Harvard Heart Letter

Heart Beat: Big bend for blood pressure?

Heart Beat

Big bend for blood pressure?

Subtle, precise nudges of a misaligned atlas can dramatically lower blood pressure. We are not talking about rearranging reference books, but about lining up the spinal column's topmost vertebra.

The C-1 vertebra is a doughnut-shaped bone at the top of the spine. It is sometimes called the atlas vertebra because it supports the head, much as the titan Atlas held up the sky in Greek mythology. Unlike the 25 vertebrae below it, which maintain their positions by nestling one into the other, the atlas is held in place mostly by muscles and ligaments. A link between a misaligned atlas and high blood pressure has been known since the 1960s. Now, a Chicago-area team has tested whether realigning a skewed atlas could improve blood pressure. It was headed by Dr. George Bakris, an eminent hypertension expert at the University of Chicago who helped write the national guidelines for blood pressure treatment.

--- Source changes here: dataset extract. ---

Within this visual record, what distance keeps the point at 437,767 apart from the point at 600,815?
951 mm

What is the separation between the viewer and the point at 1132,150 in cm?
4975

Fifty volunteers with modest high blood pressure and a misaligned atlas vertebra volunteered for the trial. Half had the bone gently nudged into place by a chiropractor who specialized in adjusting this one vertebra. The other half, the placebo group, received a manipulation that let the atlas remain cockeyed. After eight weeks, systolic blood pressure had fallen by 3 millimeters of mercury (mm Hg) and diastolic pressure by 2 mm Hg in the placebo group, suggesting a small placebo effect. In the realignment group, systolic blood pressure dropped a whopping 17 mm Hg and diastolic an equally impressive 10 mm Hg. Those are substantial improvements in blood pressure, far surpassing what is usually seen in tests of single blood pressure medicines. The results were published in the Journal of Human Hypertension.